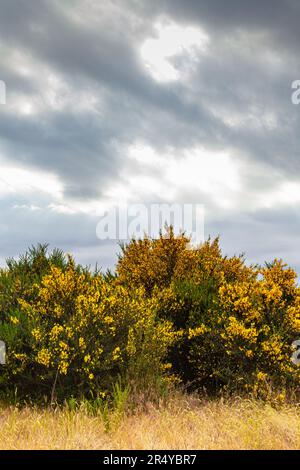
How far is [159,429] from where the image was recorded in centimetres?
831

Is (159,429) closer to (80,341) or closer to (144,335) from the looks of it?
(80,341)

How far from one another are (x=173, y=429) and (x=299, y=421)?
2.09 m


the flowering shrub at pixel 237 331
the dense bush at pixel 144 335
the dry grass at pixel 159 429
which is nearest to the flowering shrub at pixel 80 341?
the dense bush at pixel 144 335

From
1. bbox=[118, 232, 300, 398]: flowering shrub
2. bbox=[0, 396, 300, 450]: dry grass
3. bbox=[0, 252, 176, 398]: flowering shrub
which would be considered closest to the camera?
bbox=[0, 396, 300, 450]: dry grass

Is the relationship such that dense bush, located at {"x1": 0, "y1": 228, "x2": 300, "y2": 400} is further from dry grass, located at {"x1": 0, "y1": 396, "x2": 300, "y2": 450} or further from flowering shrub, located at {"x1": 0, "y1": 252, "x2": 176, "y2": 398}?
dry grass, located at {"x1": 0, "y1": 396, "x2": 300, "y2": 450}

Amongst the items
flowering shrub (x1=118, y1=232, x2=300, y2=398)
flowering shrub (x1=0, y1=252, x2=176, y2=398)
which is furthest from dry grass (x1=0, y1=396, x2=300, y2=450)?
flowering shrub (x1=118, y1=232, x2=300, y2=398)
+===+
__SHORT PROBLEM__
Please copy every one of the rows above word for word, leaving out the pictures.

__RESULT__
How far is [159,429] from where the image was recorded in centimetres?
831

Is (159,429) closer to (80,341) or closer to (144,335) from the looks of it?
(80,341)

How far from one another are (x=173, y=429) and (x=299, y=421)?
2.09 m


the flowering shrub at pixel 237 331
the dense bush at pixel 144 335
the dry grass at pixel 159 429
which is nearest to the flowering shrub at pixel 80 341?
the dense bush at pixel 144 335

From
1. bbox=[118, 232, 300, 398]: flowering shrub
2. bbox=[0, 396, 300, 450]: dry grass
3. bbox=[0, 252, 176, 398]: flowering shrub
which would be considered closest to the camera?
bbox=[0, 396, 300, 450]: dry grass

Is the relationship such that dense bush, located at {"x1": 0, "y1": 228, "x2": 300, "y2": 400} is further from dry grass, located at {"x1": 0, "y1": 396, "x2": 300, "y2": 450} or further from flowering shrub, located at {"x1": 0, "y1": 252, "x2": 176, "y2": 398}?
dry grass, located at {"x1": 0, "y1": 396, "x2": 300, "y2": 450}

Amongst the items
flowering shrub (x1=118, y1=232, x2=300, y2=398)
flowering shrub (x1=0, y1=252, x2=176, y2=398)
which is furthest from dry grass (x1=0, y1=396, x2=300, y2=450)?
flowering shrub (x1=118, y1=232, x2=300, y2=398)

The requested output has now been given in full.